» The task
Can you rewrite each of the following items with "shot" swapped out for "view" and everything else unchanged?

» Material for this task
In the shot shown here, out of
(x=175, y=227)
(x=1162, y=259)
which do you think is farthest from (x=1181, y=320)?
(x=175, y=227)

» Exercise solution
In the view shown here, out of
(x=175, y=227)
(x=1162, y=259)
which do you think is farthest from (x=1181, y=320)?
(x=175, y=227)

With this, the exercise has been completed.